Reproduce word for word the stretch of the comment thread below from "And if Teddy" through "a difference there.".

-- Text to read start --

It's also extremely entertaining.
3.27.2007 11:04am
Richard Aubrey (mail):
A.C. I used the term coercion because I think that's what will happen.
Practically anything can be justified under the issue of global warming or climate change. It only has to be asserted and the usual suspects, of whom there are many, fall in line. They will be supported by whatever interest group will simulataneously benefit.
We have stack scrubbers on eastern coal plants in order to support eastern coal mines. Western coal is cleaner, but requiring stack scrubbers means the expense of getting the stuff from out west is no longer justified. Got to have the scrubbers anyway.
Clinton closed off a huge deposit of clean coal in the west by calling it a national park or something. That his buds in Indonesia--The Riady Group--have the only other source was, of course, irrelevant.
So enviros and interest groups can swing practically anything as long as global warming is promoted as requiring panic and hysteria.
The Nature Conservancy has been using its pull and various laws about building here and there to get really nice lots for its higher-ups. If challenged, it's all about how the wetlands are vital....
And if Teddy Kennedy wants my house--nice view, lots of water--there is no reason to think, between Kelo, some ginned-up enviro crap, a few bribes to 'crats who have more and more power as more and more of our lives are ruled by regs instead of laws--he could have it. I couldn't afford to fight the federal government.
If you think I don't think the greens are honest, you've been paying attention.
3.27.2007 1:47pm
William Oliver (mail) (www):

- how is my view absolute? Do you understand my argument? You are the one making false claims about "liberal morality" and then using that to denigrate liberals. i never said it was inappropriate for you to embrace christianity, i said your characterization of liberals was flawed and as a result your entire argument is flawed. there's a difference there.


Heh. You really don't see it, do you? Let me remind you:

truly, wholly, completely, obviously...take your pick. they all mean the same thing. It is nonetheless a dichotomy. there are good and bad elements to both christianity and secularism. neither group has a monopoly on one or the other.

-- Text to read end --
-- Listed entries start --

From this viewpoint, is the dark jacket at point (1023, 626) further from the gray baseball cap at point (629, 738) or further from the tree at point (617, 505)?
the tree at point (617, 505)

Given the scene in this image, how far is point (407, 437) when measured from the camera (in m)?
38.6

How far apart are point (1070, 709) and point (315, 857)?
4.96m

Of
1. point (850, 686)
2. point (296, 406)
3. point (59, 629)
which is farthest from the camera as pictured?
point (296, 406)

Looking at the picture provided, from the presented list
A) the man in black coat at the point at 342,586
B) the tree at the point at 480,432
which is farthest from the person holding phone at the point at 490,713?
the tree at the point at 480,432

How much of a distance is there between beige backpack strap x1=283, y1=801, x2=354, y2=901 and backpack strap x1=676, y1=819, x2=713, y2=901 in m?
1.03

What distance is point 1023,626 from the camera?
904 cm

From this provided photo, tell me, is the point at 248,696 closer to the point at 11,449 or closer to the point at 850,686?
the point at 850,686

-- Listed entries end --
-- Listed entries start --

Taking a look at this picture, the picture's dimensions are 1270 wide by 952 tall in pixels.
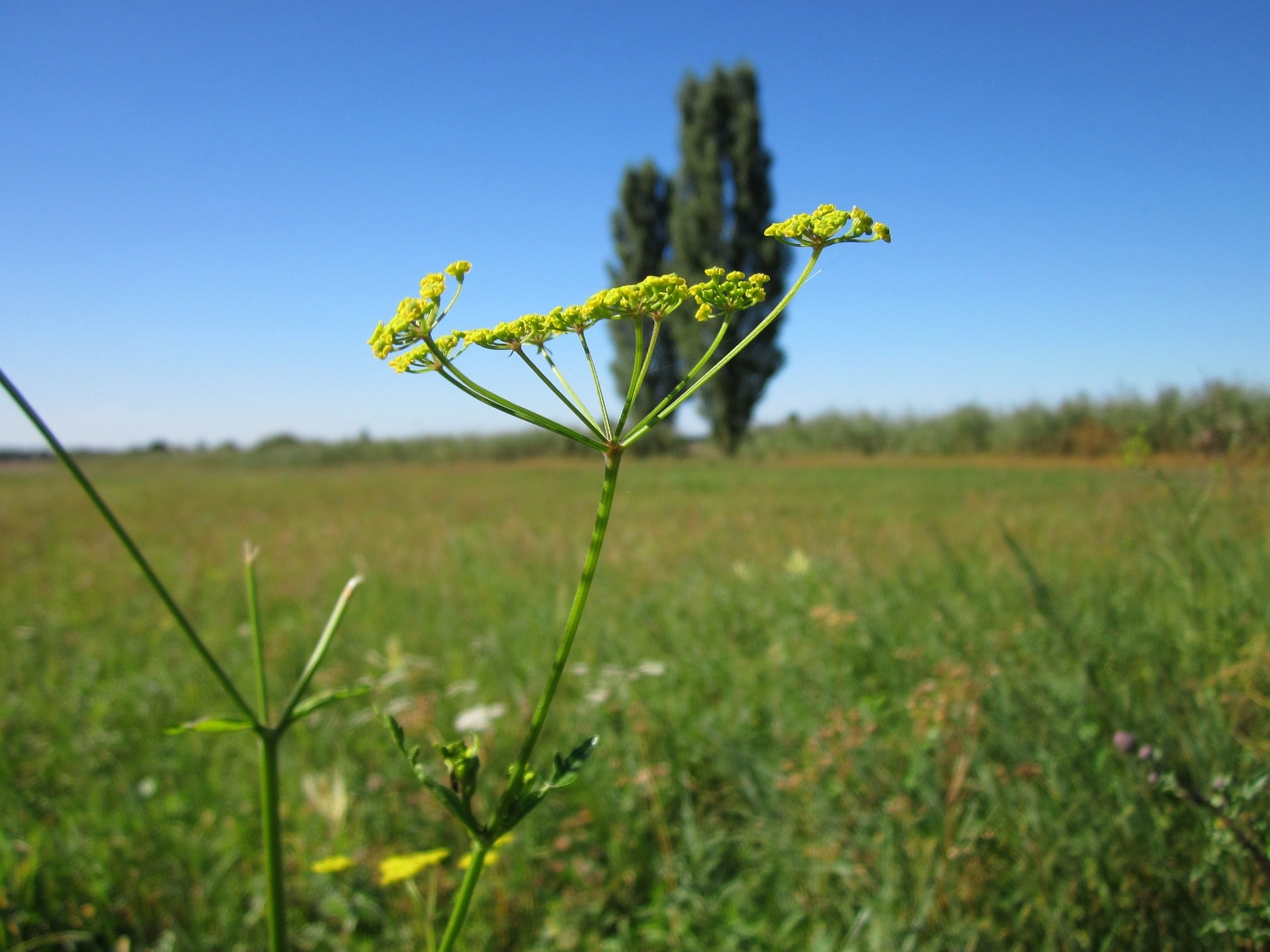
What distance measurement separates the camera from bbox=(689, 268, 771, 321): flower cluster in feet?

-- Listed entries end --

*Result of this task:*
And if Teddy Kennedy wants my house--nice view, lots of water--there is no reason to think, between Kelo, some ginned-up enviro crap, a few bribes to 'crats who have more and more power as more and more of our lives are ruled by regs instead of laws--he could have it. I couldn't afford to fight the federal government.
If you think I don't think the greens are honest, you've been paying attention.
3.27.2007 1:47pm
William Oliver (mail) (www):

- how is my view absolute? Do you understand my argument? You are the one making false claims about "liberal morality" and then using that to denigrate liberals. i never said it was inappropriate for you to embrace christianity, i said your characterization of liberals was flawed and as a result your entire argument is flawed. there's a difference there.